## READING TEXT
# # #
This is a strange one but I have found the Stackoverflow community to be very helpful. I have mySQL Table with a column full of parsed text data. I want to analyze the data and see in how many rows words appear.
ID columnName
1 Car
2 Dog
3 CAR CAR car CAR
From the above example what I want returned is that the word CAR appears in two rows and the word Dog Appears in 1 row. I don't really care how much the word count is as much as in how many rows does the word appear in. The problem is that I don't know which words to search for. Is there a tool, or something I can build in python, that would show me the most popular words used and in how many rows do the words appear in. I have not idea where to start and it would be great if someone could assist me with this.
I'd use python:
1) setup python to work with mysql (loads of tutorials online)
2) define:
from collections import defaultdict
tokenDict = defaultdict(lambda: 0)
the former is a simple dictionary which returns 0 if there is no value with the given key (i.e. tokenDict['i_have_never_used_this_key_before'] will return 0)
3) read each row from the table, tokenize it and increment the token counts
tokens = row.split(' ') //tokenize
tokens = [lower(t) for t in tokens] //lowercase
tokens = set(tokens) //remove duplicates
for token in tokens:
tokenDict[token] = tokenDict[token] + 1
# # #
## ROWS

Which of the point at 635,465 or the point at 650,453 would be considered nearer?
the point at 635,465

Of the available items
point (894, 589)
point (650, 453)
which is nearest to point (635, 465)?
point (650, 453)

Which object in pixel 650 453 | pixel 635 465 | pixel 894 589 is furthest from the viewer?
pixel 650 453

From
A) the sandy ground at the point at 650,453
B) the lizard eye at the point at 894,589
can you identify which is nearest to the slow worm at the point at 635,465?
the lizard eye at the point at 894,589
# # #
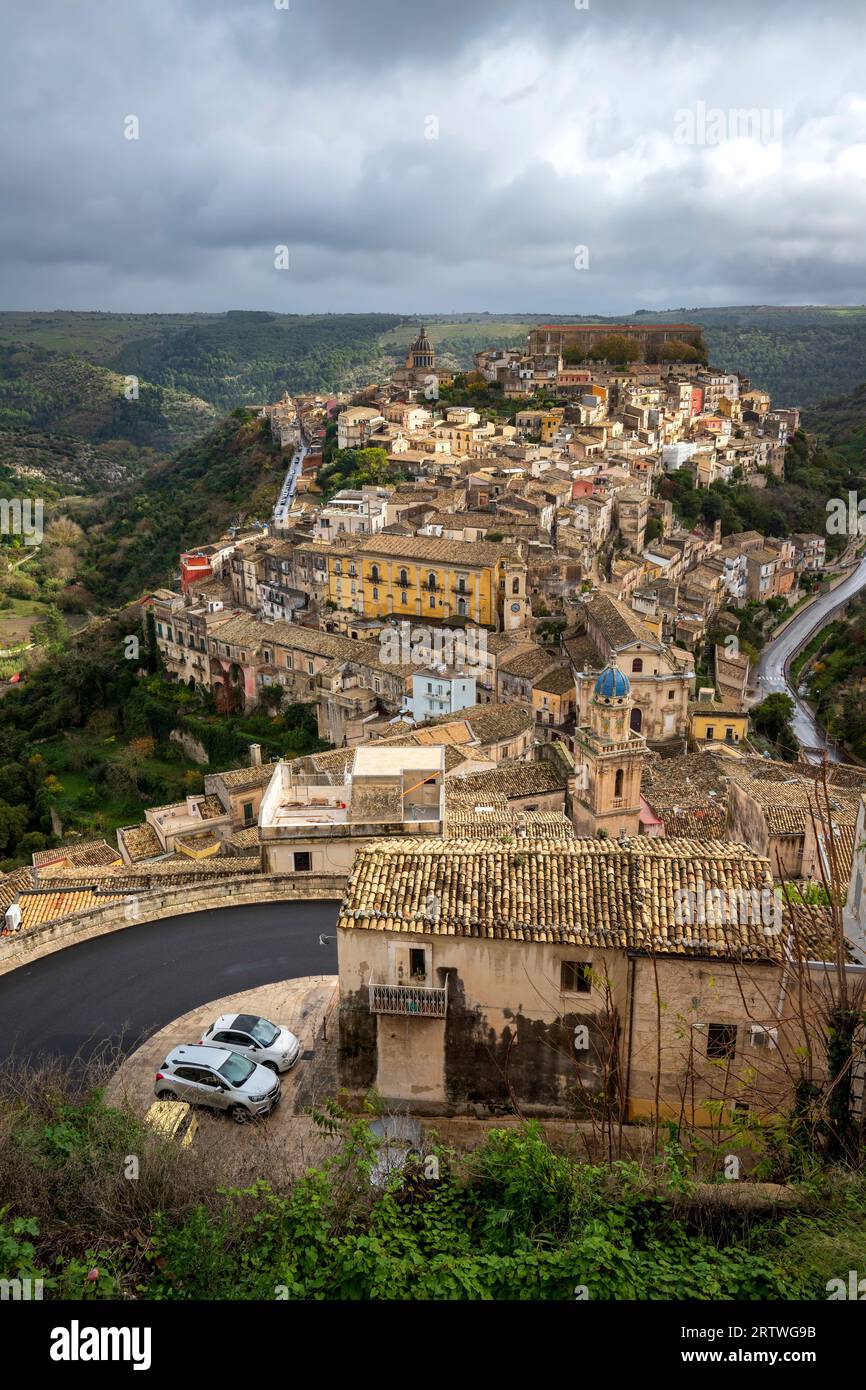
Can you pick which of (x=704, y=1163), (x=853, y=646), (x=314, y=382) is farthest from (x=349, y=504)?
# # #
## TO-DO LIST
**a.** Answer these questions about the word-count forum thread, one line each.
(i) In the asker's example, in how many rows should the word CAR be reported as appearing?
(ii) According to the reply, what does the defaultdict return for a key that has no value?
(iii) Which three operations does the reply apply to each row's text before counting the tokens?
**b.** Summarize the word-count forum thread in two sentences.
**c.** List every numbered step given in the reply in the word-count forum thread, in order.

## OUTPUTS IN ORDER
**a.**
(i) Two rows.
(ii) It returns 0.
(iii) Splitting it into tokens on spaces, converting the tokens to lowercase, and removing duplicates.

**b.** A user has a MySQL table with a column of parsed text and wants to find the most popular words and how many rows each appears in, without knowing in advance which words to search for. A reply suggests using Python with MySQL: read each row, tokenize it, lowercase and deduplicate the tokens, and increment each token's count in a defaultdict that returns 0 for unseen keys.

**c.**
1) Set up Python to work with MySQL.
2) Define a defaultdict, tokenDict, that returns 0 for a key with no value.
3) Read each row from the table, tokenize it, and increment the token counts.